アメリカ連邦捜査局(FBI)のパテル長官は7月8日、2026年に入ってから、中国共産党(中共)に関係するスパイ62人を国外退去とし、さらに外国籍のスパイ113人を逮捕したと明らかにした。
パテル長官は、ソーシャルメディア「X」に投稿した動画の中で、「これらの逮捕により、国内の科学技術情報や国防機密の保護につながっている」と述べた。
そのうえで、「FBIは今後も対応を継続する」としている。
軍事・技術機密と知的財産流出の影響
アメリカ議会の下院国土安全保障委員会は、2025年2月に公表した報告書で、中共の情報活動に対応するため、FBIは平均して12時間ごとに関連する新たな捜査を立ち上げている。
報告書では、2021年以降にアメリカ国内で確認した複数のスパイ事件についても触れている。これらの事件は全米20州に及び、軍事機密の提供や商業機密の窃取のほか、中共政府に批判的な人物への越境的な圧力や司法妨害などが含まれる。
また、中国による知的財産の窃取による経済的損失について、4人家族1世帯あたり年間4千~6千ドル程度(約64万~96万円)に相当するとしている。
具体事件 国務省顧問・元海軍兵士の摘発
個別の事案としては、アメリカ国務省の顧問を2025年10月に逮捕している。この人物は、戦闘機や兵器性能に関する文書を不正に保存し、中国側関係者と接触していた疑いが持たれている。

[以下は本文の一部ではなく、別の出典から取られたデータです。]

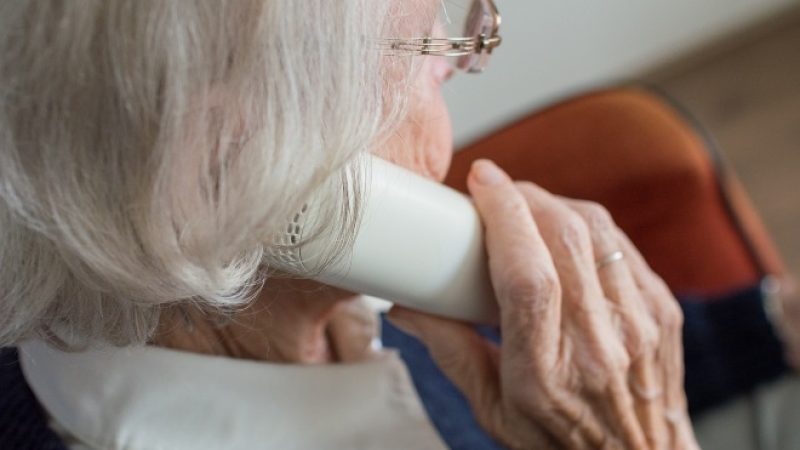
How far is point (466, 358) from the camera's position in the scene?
0.89 meters

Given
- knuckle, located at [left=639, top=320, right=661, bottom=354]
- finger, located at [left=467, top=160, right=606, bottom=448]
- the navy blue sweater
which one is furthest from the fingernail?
the navy blue sweater

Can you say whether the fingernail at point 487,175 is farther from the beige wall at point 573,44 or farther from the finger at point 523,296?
the beige wall at point 573,44

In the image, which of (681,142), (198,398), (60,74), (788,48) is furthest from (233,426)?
(788,48)

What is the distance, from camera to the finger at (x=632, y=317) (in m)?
0.84

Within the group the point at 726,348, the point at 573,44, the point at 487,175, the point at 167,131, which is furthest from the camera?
the point at 573,44

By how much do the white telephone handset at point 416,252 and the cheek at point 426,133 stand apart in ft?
0.10

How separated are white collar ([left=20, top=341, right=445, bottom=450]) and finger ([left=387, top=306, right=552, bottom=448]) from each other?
3.4 inches

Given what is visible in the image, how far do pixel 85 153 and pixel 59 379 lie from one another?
0.98 feet

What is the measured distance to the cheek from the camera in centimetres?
74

また、アメリカ司法省は今年1月、元海軍兵士に対し、中国側のためにスパイ活動を行ったとして、200か月(約16年8か月)の禁錮刑を言い渡したと発表した。
この兵士は強襲揚陸艦「エセックス」に関する機密情報にアクセスし、兵器や推進システムなどの情報を扱っていた。司法省によると、これらの艦艇は海軍の水陸両用作戦や遠征打撃能力を支える基盤だとしている。
さらに、この兵士は1万2千ドル(約192万円)で情報を中国側に提供していた。
司法省は6月、アメリカ国民の男性が中国の情報機関のために活動していたと認めたとも発表した。この男性は中国に居住し、情報提供者と接触するためアメリカを訪れたとしている。
サイバー攻撃とドメイン押収の動き
サイバー分野でも対応が続いている。FBIは1月、北朝鮮関与の恐れのあるサイバーグループがQRコードを利用した手法で情報を窃取していると警告した。
このグループは、学術機関やシンクタンク、政府機関などを標的にしていたとされる。
また司法省は6月、中国関係者の関与が疑われる13のインターネットドメインを押収したと発表した。これらは機密情報にアクセスできる人物を標的としていた。
一方、麻薬対策について、FBIは密売組織を外国テロ組織として扱い、取り締まりを進めている。これまでにおよそ4800人を逮捕したとしている。
ただ、取り締まりの強化に伴い、組織側の動きにも変化がみられる。
5月の上院委員会の公聴会では、一部のメキシコ系組織がフェンタニルの生産や流通の拠点をカナダに移しているとの指摘があった。
アメリカ麻薬取締局(DEA)のコール長官は、ここ数か月でカナダ国内での押収量が大きく増えていると述べている。
パテル長官は、「南部国境の対策強化により、密売組織の動きが変化している。関係機関と連携して対応する」とした。